===== Excerpted text =====
Indeed, for researchers in search of a definition, they seem to have an awful lot to say about the definition they claim to have not yet settled upon.

For example, they claim:

[A]sserting that a conspiracy theory is any kind of thinking or explanation that involves a conspiracy—real, possible or imaginary—and that’s all there is to it, seems like a premature attempt to settle the issue, as if the topic itself was a non-topic and anyone—and that’s a lot of people—who thinks there is something there of interest is simply misguided, or manipulated (Dieguez et al. 2016, 22).

That is to say, they are at least aware that scholars have presented definitions of what counts as a ‘conspiracy theory’, and they have found said definitions wanting. That—at the very least—means they are operating with some definition of the subject-at-hand.[2] (And we would be the last to suggest that conspiracy theories are not of interest.)

So, what is their definition?

For the time being, thus, a “conspiracy theory” is what the conspiracist mindset tends to produce and be attracted to, an apparently circular definition that rests on ongoing work but is firmly grounded in relevant research fields such as cognitive epidemiology, niche construction and cognitively driven cultural studies, and could be refined or refuted depending on future results (Dieguez et al. 2016, 30).

Where do we start? They define conspiracy theories as irrational to believe despite earlier in their piece admitting some conspiracy theories have turned out to be warranted. Either they think those warranted theories somehow only became rational to believe over time (at which point we can say they are ignorant of the history of certain prominent examples) or they are being inconsistent with their terminology. Both issues have long been addressed in the wider academic literature.
===== Data to examine =====
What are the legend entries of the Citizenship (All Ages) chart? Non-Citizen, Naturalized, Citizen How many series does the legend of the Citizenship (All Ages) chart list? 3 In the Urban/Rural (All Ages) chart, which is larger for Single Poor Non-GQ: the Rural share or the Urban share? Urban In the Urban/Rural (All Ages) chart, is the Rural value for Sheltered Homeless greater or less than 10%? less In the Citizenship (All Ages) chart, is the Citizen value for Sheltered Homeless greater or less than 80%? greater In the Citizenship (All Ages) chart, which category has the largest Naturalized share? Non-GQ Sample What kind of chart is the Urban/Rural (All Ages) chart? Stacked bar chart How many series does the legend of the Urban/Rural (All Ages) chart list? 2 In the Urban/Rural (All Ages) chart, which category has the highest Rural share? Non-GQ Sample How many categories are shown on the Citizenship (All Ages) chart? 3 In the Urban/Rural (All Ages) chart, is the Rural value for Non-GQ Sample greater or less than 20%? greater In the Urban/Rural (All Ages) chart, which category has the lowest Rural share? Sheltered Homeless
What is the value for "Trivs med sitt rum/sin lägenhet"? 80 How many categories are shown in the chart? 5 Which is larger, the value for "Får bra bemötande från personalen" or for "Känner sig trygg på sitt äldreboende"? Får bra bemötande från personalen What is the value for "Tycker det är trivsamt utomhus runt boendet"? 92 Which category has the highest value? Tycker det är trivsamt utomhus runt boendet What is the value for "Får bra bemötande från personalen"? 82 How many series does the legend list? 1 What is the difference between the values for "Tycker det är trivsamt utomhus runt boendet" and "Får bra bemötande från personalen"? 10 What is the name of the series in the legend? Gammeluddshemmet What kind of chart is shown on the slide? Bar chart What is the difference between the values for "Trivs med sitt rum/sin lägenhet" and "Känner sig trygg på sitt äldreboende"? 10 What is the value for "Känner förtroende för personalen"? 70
=====
===== Data to examine =====
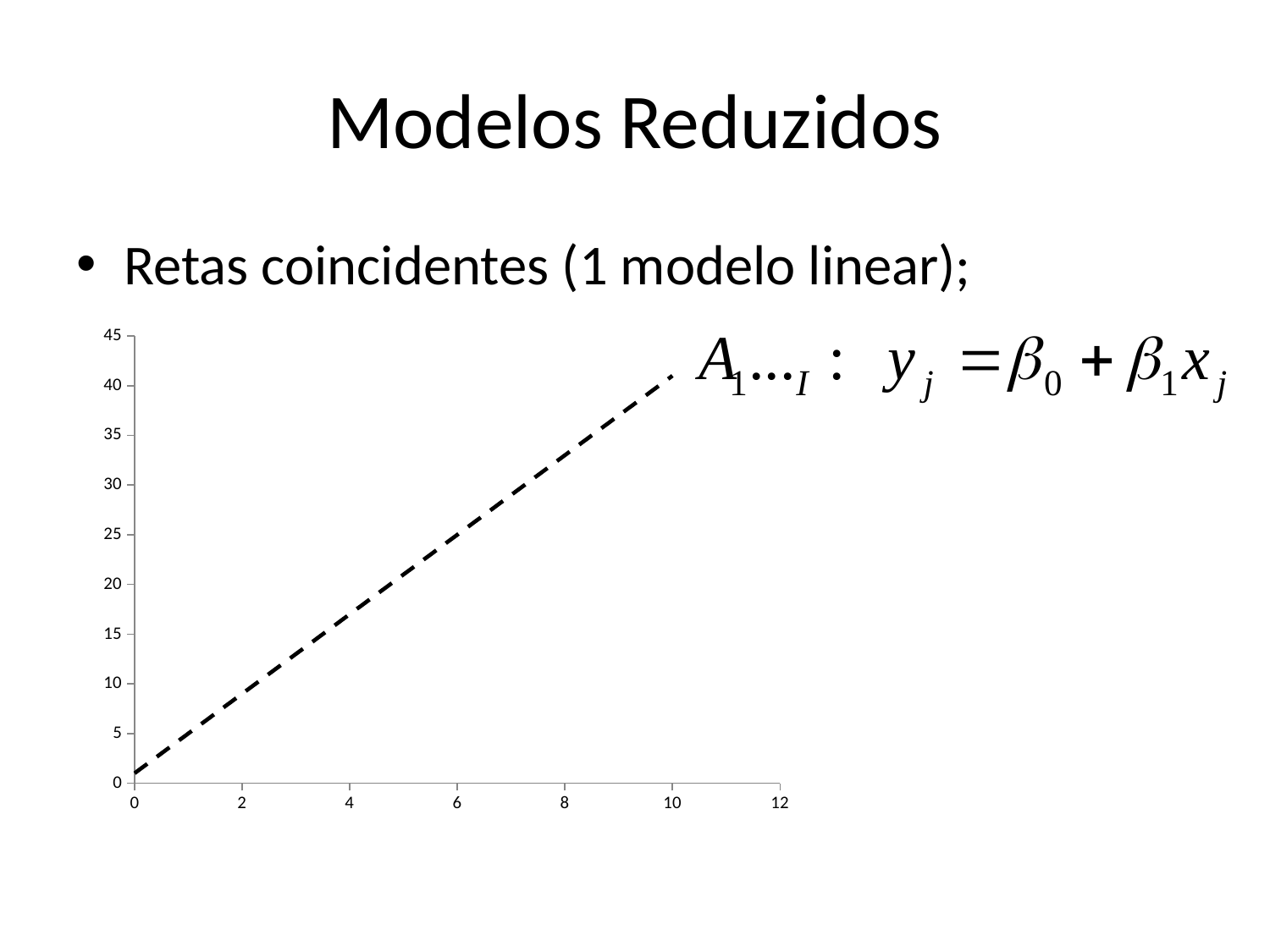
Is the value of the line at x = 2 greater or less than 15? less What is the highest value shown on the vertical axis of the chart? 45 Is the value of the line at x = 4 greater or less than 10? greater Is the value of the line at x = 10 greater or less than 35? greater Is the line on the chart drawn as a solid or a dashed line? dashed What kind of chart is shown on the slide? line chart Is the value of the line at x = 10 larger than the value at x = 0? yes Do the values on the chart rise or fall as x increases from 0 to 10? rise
=====
===== Data to examine =====
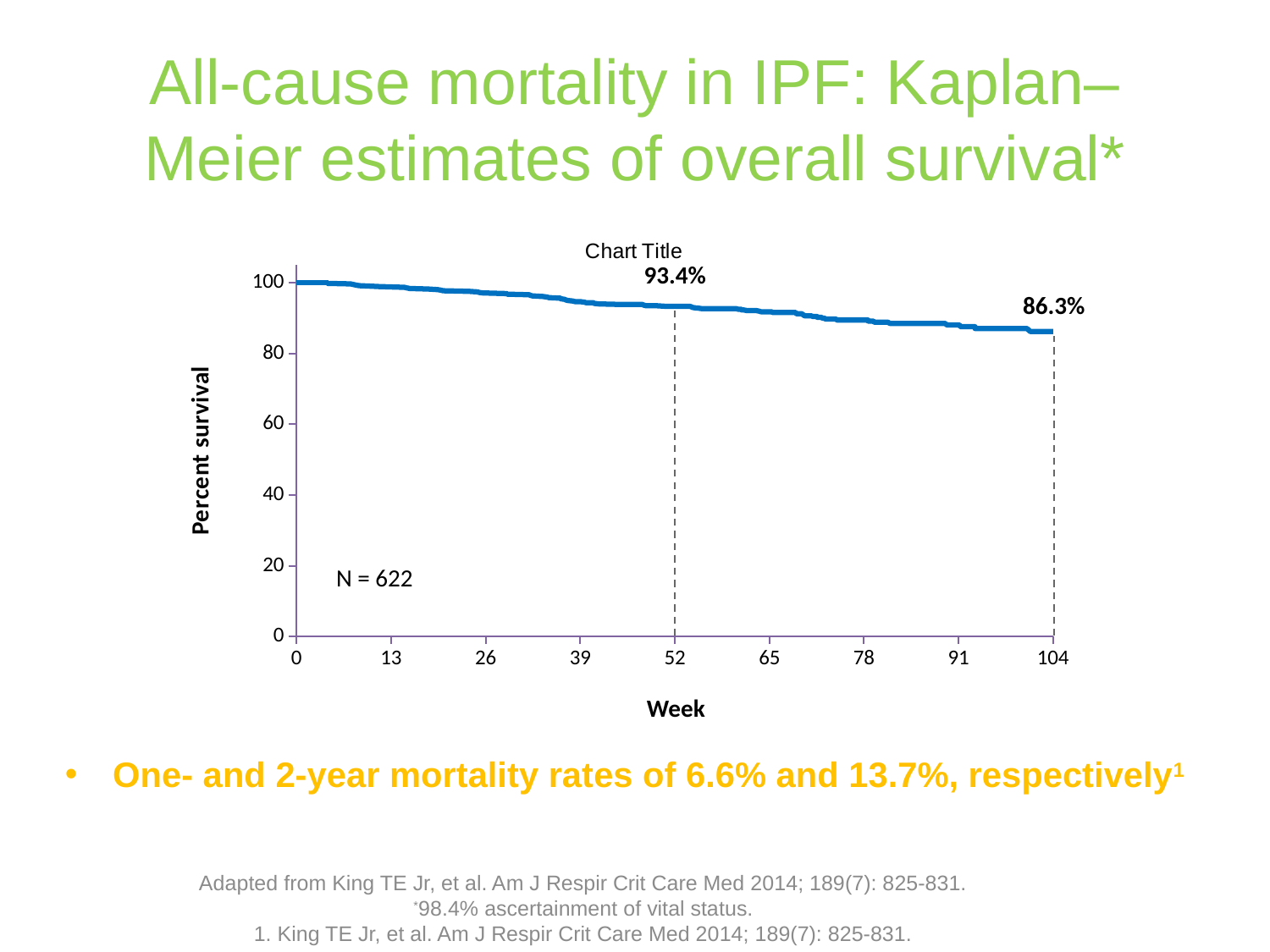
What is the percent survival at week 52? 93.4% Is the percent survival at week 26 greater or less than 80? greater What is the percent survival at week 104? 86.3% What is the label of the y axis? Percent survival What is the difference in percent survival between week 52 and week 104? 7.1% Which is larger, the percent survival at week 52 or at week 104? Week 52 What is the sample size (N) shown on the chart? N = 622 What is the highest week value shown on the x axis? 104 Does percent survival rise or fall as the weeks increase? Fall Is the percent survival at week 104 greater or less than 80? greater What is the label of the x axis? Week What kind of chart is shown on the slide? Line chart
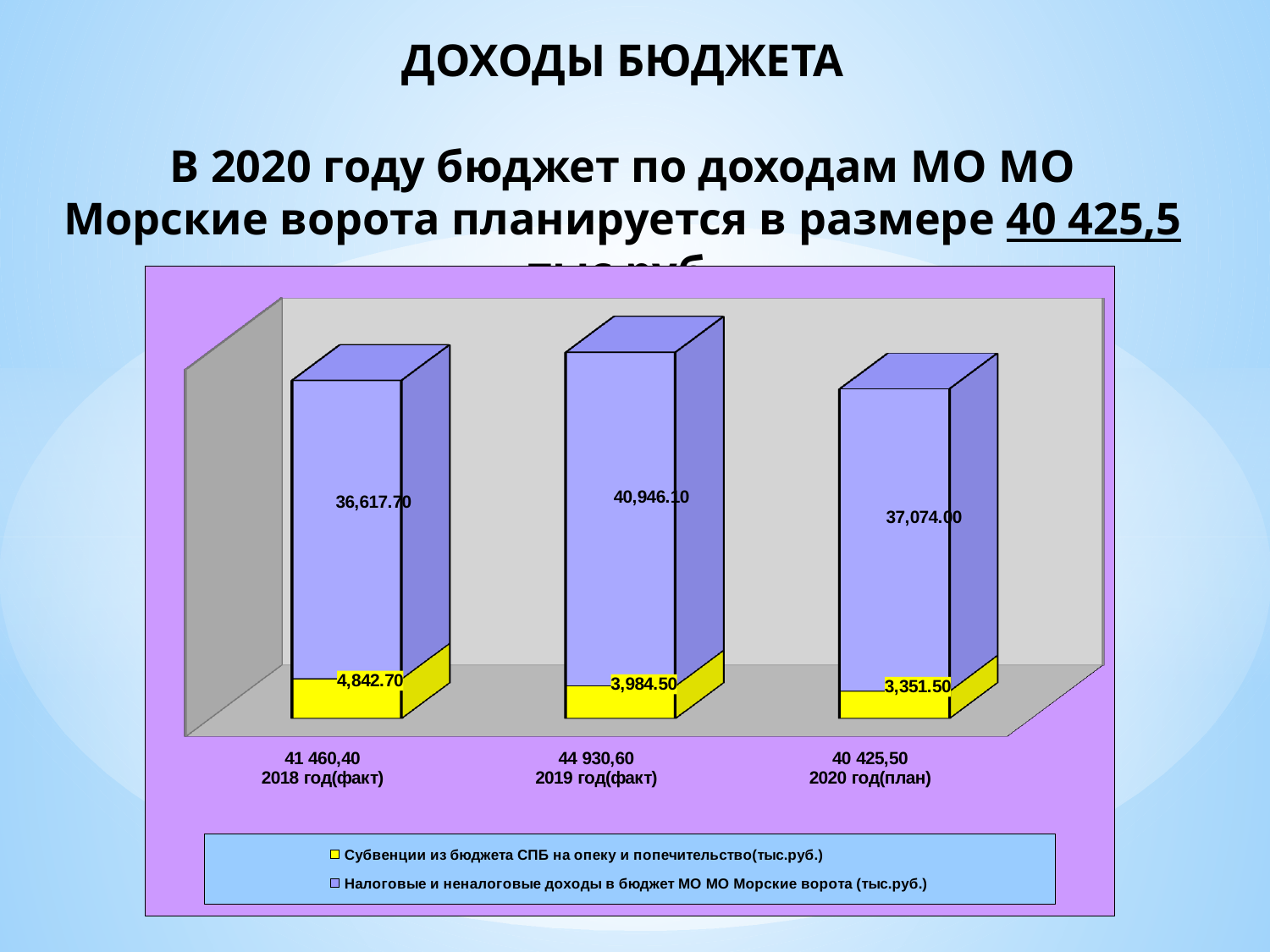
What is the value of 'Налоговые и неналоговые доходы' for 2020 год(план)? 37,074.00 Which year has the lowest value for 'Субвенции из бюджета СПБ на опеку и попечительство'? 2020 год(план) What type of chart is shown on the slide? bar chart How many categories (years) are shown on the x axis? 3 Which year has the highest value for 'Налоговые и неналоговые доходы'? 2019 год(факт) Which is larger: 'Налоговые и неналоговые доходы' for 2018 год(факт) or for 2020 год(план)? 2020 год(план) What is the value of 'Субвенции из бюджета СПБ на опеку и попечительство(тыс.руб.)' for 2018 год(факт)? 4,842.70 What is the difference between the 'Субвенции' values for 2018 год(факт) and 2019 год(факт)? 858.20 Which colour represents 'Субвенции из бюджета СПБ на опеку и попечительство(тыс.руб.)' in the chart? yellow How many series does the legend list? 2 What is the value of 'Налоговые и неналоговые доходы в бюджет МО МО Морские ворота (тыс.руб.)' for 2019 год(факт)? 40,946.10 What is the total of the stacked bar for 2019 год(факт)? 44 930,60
=====
■ Instructions ■
**1)** Count how many lines of the records contain the string "rise", treating uppercase and lowercase as different. Give only the number.
**2)** Continue the passage on defining conspiracy theories, starting right after its final sentence.

■ Answers ■
**1)** 2

**2)**
It follows, then, from their definition that a conspiracy theorist is simply a believer in some irrational theory about a conspiracy. It is telling that they defend their scientific endeavour by pointing only towards weird and wacky conspiracy theories. They ask why alien shape-shifting reptile theories persist, and, yes, that is a good question. Yet they do not talk about the alleged conspiracy theories which turned out to be warranted nonetheless, like the Moscow Show Trials, the Gulf of Tonkin Incident, or Watergate. It’s as if these examples of people theorising about actual conspiracies (yet being accused at the time of being irrational conspiracy theorists) are not of interest to them. Could it be because their theoretical basis for their scientific endeavour is entirely predicated on the idea that conspiracy theorists are not only gullible or subject to confirmation bias, but pathologically so—to the point that scientifically-informed state intervention is desirable? They ask us to explain why unwarranted conspiracy theories persist. We could ask them to explain how they would have reacted to John Dewey’s claim the Moscow Trials were rigged back in the 1930s, or to the claim that U.S. intelligence agencies were sweeping up intercontinental communications (subsequently documented by Edward Snowden).

What makes this all the worse is they acknowledge they start with a circular definition; a conspiracy theory is the sort of thing that attracts a deficient type of person, one plagued by a conspiracy mindset (which is assumed to be a problem from the get-go, rather than, say, the more widespread problems of confirmation bias, or premature closure of inquiry). Yes, people who believe things that are not true is a problem, so why not start there? That they proceed from a circular definition of the core concept, and then expect empirical research to fix fundamental conceptual problems, is just bad research design.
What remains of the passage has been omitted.